Next, we analyzed horizontal sections (Fig. 10F). Sections were selected from relatively dorsal and ventral levels. A two-way ANOVA revealed an effect of treatment (F(2,50) = 5.540, p < 0.001) and no effect of septotemporal location (F(1,50) = 0.121, p = 0.728). Tukey's post hoc test revealed that the average number of hilar c-Fos-immunoreactive cells was greater in eDREADD mice (17.83 ± 2.45 cells) compared with iDREADD mice (10.17 ± 1.57 cells; p = 0.007; Fig. 10G). Control mice (10.20 ± 0.78 cells) did not differ from either treatment (all p values > 0.051). Tukey's post hoc test further revealed that, in dorsal horizontal sections, eDREADD mice (21.15 ± 3.53 cells) had a greater number of c-Fos-immunoreactive cells per section than control (9.56 ± 1.30 cells) and iDREADD mice (9.08 ± 2.16 cells; all p values < 0.028; Fig. 10H).

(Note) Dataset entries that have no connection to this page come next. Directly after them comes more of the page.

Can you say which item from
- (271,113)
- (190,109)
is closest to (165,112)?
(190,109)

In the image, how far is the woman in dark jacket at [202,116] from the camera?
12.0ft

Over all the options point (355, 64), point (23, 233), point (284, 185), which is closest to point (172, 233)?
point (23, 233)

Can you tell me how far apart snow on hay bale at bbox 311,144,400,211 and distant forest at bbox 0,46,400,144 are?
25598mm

There were no differences between eDREADD, iDREADD, and control mice in the numbers of hilar c-Fos-immunoreactive cells per section in ventral horizontal sections (all p values > 0.529). The results are likely to be related to the viral injection sites, which probably did not reach the most ventral part of the DG (see Materials and Methods). Although Figure 1 shows fairly strong expression in dorsal and caudal coronal sections, the extreme temporal (ventral) pole showed few MC somata expressing mCherry.

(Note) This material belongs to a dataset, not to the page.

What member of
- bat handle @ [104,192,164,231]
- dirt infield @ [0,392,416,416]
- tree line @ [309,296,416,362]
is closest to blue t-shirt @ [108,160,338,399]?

In summary, eDREADD treatment increased hilar c-Fos-immunoreactive cells in a robust manner, except for the most ventral part of the DG, which may have had less somatic expression of DREADDs. iDREADD treatment did not significantly decrease hilar c-Fos immunoreactivity compared with controls, which could be because of low numbers of c-Fos cells in controls.
Confirmation of viral expression
Next, we sought to confirm that MCs that were c-Fos+ in eDREADD-treated mice expressed virus, and virus-expressing MCs in iDREADD mice lacked c-Fos. For this purpose, mCherry was used as a marker of the virus. We selected 15 mice that had been used for the c-Fos experiments and were injected with either eDREADDs (n = 8) or iDREADDs (n = 7). We labeled the sections with c-Fos antibody and then assessed numbers of c-Fos+, mCherry+, and double-labeled cells. Sections were ∼300 µm apart, either near an injection site (up to 32 mCherry-labeled cells/section) or further away (<10 mCherry cells/section). Regardless of different numbers of mCherry-labeled cells near or further from injection sites, similar percentages were double-labeled. Therefore, data from all sections were averaged for each mouse.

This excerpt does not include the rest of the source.